Detailed Description
In order to make the objects, technical solutions and advantages of the present invention more apparent, embodiments of the present invention will be described in detail below with reference to the accompanying drawings. However, it will be appreciated by those of ordinary skill in the art that numerous technical details are set forth in order to provide a better understanding of the present application in various embodiments of the present invention. However, the technical solutions claimed in the claims of the present application can be implemented without these technical details and with various changes and modifications based on the following embodiments.
A first embodiment of the invention relates to a method of detecting standing water. The specific flow is shown in figure 1.
The method comprises the following steps:
101: acquiring a video image frame to be detected and a water accumulation detection model;
102: carrying out water accumulation detection on the video image frame to be detected through the water accumulation detection model to obtain a detection result;
103: and if the detection result is that the accumulated water exists, acquiring the position attribute information of the accumulated water detection area of the target image.

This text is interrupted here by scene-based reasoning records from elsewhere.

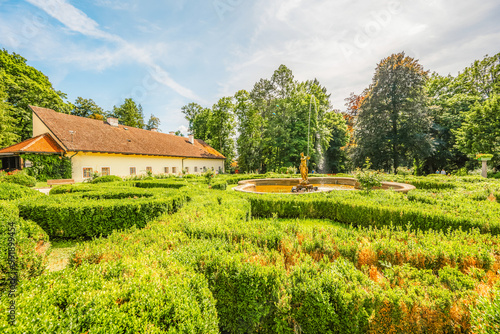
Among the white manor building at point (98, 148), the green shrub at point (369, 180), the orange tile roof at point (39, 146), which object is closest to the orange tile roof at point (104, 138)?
the white manor building at point (98, 148)

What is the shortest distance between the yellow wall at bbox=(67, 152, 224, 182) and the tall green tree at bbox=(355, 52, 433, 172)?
82.2ft

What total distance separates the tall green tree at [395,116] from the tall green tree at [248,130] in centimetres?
1441

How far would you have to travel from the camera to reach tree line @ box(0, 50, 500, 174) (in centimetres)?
2292

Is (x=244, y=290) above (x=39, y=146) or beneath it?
beneath

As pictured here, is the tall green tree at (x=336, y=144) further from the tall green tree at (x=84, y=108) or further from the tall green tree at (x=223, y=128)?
the tall green tree at (x=84, y=108)

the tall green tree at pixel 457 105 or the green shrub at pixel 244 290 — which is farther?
the tall green tree at pixel 457 105

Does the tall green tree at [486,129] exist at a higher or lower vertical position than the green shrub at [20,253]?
higher

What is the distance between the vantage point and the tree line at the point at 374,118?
22.9m

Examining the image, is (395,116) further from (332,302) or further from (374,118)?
(332,302)

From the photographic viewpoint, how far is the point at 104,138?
22203mm

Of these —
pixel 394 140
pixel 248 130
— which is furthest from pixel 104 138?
pixel 394 140

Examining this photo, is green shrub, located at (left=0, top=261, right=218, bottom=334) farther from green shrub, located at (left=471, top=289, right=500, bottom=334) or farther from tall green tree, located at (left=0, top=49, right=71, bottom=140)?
tall green tree, located at (left=0, top=49, right=71, bottom=140)

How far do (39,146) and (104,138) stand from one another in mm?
5418

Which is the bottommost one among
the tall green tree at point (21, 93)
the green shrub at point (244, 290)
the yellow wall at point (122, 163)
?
the green shrub at point (244, 290)
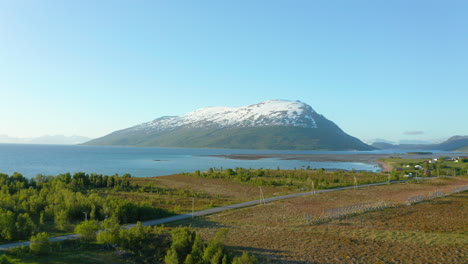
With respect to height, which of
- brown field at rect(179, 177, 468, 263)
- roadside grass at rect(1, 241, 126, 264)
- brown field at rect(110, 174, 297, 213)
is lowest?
brown field at rect(110, 174, 297, 213)

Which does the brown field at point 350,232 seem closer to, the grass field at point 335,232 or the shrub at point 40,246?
the grass field at point 335,232

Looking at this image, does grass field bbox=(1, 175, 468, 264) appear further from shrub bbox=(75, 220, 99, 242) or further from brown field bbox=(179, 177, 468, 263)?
shrub bbox=(75, 220, 99, 242)

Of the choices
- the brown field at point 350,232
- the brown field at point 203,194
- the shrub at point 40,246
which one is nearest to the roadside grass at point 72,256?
the shrub at point 40,246

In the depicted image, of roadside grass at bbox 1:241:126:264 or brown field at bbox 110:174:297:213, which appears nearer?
roadside grass at bbox 1:241:126:264

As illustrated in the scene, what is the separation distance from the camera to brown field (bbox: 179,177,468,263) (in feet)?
52.1

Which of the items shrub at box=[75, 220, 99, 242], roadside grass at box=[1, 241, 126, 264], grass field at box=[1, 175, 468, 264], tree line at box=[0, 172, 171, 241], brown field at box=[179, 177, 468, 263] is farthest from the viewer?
tree line at box=[0, 172, 171, 241]

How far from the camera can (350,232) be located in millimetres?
20047

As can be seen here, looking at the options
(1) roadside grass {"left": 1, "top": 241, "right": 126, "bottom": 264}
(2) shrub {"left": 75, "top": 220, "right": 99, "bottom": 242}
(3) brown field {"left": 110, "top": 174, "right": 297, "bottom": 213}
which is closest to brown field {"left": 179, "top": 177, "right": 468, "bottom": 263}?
(3) brown field {"left": 110, "top": 174, "right": 297, "bottom": 213}

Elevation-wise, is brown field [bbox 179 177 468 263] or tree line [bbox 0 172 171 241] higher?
tree line [bbox 0 172 171 241]

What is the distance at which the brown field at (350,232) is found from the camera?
1589 cm

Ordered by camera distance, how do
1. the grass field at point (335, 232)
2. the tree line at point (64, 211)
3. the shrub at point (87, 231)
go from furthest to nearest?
the tree line at point (64, 211), the shrub at point (87, 231), the grass field at point (335, 232)

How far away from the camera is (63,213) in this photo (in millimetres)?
20984

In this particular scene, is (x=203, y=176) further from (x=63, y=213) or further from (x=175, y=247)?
(x=175, y=247)

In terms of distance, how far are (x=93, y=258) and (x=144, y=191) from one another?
24.9m
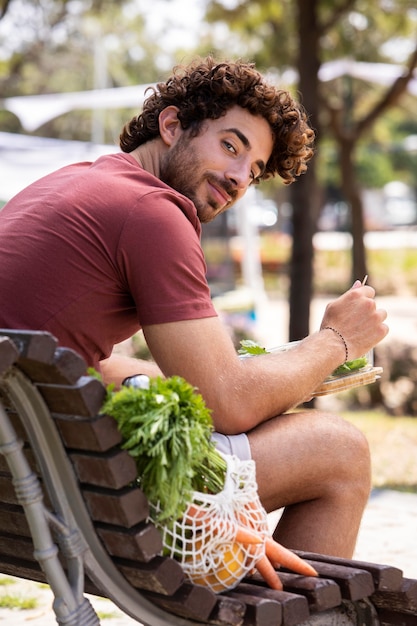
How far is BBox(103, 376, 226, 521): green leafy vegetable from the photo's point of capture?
1.84m

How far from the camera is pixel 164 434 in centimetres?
186

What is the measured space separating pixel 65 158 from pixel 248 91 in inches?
299

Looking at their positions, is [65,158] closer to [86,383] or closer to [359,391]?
[359,391]

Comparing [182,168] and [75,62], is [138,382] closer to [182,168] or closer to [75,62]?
[182,168]

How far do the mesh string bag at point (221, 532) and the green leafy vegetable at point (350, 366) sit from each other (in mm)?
650

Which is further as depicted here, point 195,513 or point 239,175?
point 239,175

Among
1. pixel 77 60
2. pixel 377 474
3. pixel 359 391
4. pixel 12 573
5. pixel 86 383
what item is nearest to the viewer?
pixel 86 383

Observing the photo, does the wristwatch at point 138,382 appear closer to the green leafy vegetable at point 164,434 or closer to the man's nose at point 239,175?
the green leafy vegetable at point 164,434

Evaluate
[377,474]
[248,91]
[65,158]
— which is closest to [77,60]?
[65,158]

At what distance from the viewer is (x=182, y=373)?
2.20 meters

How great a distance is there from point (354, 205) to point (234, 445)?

It should be noted that the location attribute information of the ponding detection area includes: detecting frames of the water accumulation areas and coordinates and categories of the position points; the method further comprises the following steps:
acquiring a detection frame with a water accumulation area and a labeled sample set of position point coordinates;
performing data enhancement processing on the labeled sample set to obtain an expansion labeled sample set;
and training the ponding detection model according to the expansion labeling sample set.
It should be further noted that, the method further includes:
acquiring the accumulated water detection model;
and converting the single-precision accumulated water detection model into a half-precision model.
It should be further noted that, the step of performing data enhancement processing on the labeled sample set to obtain an expanded labeled sample set includes:
acquiring a water accumulation area picture set in a marked sample set according to the detection frame with the water accumulation area and the position point coordinates;
performing local data enhancement processing on the ponding region picture set to obtain an expansion ponding region picture set;
and acquiring a capacity expansion labeling sample set according to the capacity expansion waterlogged area picture set. The specific implementation of the step is as follows: the image set of the expanded ponding area after the local data enhancement is also required to be randomly attached to a road for simulating real ponding and generating the label information of the ponding area on the corresponding composite road. That is to say, the expansion ponding region picture set is combined with the random road to form an expansion labeling sample set.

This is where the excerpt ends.